France, Spain and the United States are facing a political storm in Equatorial Guinea over accusations their ambassadors tried to interfere to prevent the arrest of a former supreme court president.
Equatorial Guinea this week accused the US, French and Spanish ambassadors of obstructing investigators who arrived at the home of former justice Juan Carlos Ondo Angue, who is accused in a 2017 coup plot.
The foreign ministry accused the three envoys of meddling in the country’s internal affairs when they arrived at Angue’s home on Monday as gendarme officers were about to arrest him.
“Their presence prevented the work of the gendarmes,” the country’s prosecutor general Anatolio Nsang Nguema told state television.
France and Spain on Friday rejected the accusations.
“It was never the intention of the French ambassador to prevent a legal action,” the French foreign ministry said.

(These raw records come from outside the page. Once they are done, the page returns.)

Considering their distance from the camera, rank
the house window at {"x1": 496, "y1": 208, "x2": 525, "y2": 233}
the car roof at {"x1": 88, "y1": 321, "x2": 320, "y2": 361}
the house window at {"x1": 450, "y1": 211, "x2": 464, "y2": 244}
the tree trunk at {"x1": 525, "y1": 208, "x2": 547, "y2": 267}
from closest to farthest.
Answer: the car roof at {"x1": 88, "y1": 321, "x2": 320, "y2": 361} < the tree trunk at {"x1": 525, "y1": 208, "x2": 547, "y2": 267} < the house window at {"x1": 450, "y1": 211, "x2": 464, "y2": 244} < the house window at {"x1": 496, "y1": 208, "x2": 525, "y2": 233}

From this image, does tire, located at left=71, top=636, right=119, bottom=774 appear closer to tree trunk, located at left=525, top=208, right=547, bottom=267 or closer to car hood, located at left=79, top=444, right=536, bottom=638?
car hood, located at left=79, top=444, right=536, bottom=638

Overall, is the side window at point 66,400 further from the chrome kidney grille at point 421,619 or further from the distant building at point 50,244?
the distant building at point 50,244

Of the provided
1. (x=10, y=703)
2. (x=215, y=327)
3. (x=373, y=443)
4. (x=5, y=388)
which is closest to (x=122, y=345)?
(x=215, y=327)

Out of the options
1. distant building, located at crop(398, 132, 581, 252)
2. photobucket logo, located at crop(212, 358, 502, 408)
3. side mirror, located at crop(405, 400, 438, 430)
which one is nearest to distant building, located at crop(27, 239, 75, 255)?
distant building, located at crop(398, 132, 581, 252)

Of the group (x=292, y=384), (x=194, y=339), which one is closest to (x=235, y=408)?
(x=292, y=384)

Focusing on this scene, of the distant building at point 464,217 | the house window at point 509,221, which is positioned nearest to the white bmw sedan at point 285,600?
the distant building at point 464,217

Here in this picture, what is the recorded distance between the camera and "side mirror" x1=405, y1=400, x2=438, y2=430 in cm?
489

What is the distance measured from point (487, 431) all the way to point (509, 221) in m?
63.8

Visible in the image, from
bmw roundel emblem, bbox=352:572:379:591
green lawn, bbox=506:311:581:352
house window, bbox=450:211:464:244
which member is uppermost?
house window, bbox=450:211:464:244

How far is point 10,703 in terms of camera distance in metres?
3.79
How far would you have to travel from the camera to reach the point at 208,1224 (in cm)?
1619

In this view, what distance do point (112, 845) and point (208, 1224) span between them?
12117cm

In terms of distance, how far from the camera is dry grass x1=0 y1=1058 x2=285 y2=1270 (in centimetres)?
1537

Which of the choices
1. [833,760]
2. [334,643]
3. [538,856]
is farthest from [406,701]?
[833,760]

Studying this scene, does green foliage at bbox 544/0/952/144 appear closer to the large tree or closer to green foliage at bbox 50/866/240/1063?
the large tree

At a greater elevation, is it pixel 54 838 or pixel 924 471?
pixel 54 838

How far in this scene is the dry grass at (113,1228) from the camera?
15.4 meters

The envoy had kept the Equatorial Guinea government informed of his presence at Angue’s home, the ministry said.
Spain’s foreign ministry told AFP that the Spanish, French and US ambassadors were invited to Angue’s home at his request.
There was no immediate public statement from the US government on the accusations.
Angue was dismissed from his post in August 2018 and has been accused of being involved in a coup plot that the Malabo government claims to have foiled in 2017.
Equatorial Guinea has been ruled for four decades by President Teodoro Obiang who is regularly accused of human rights abuses by his opponents and international rights groups.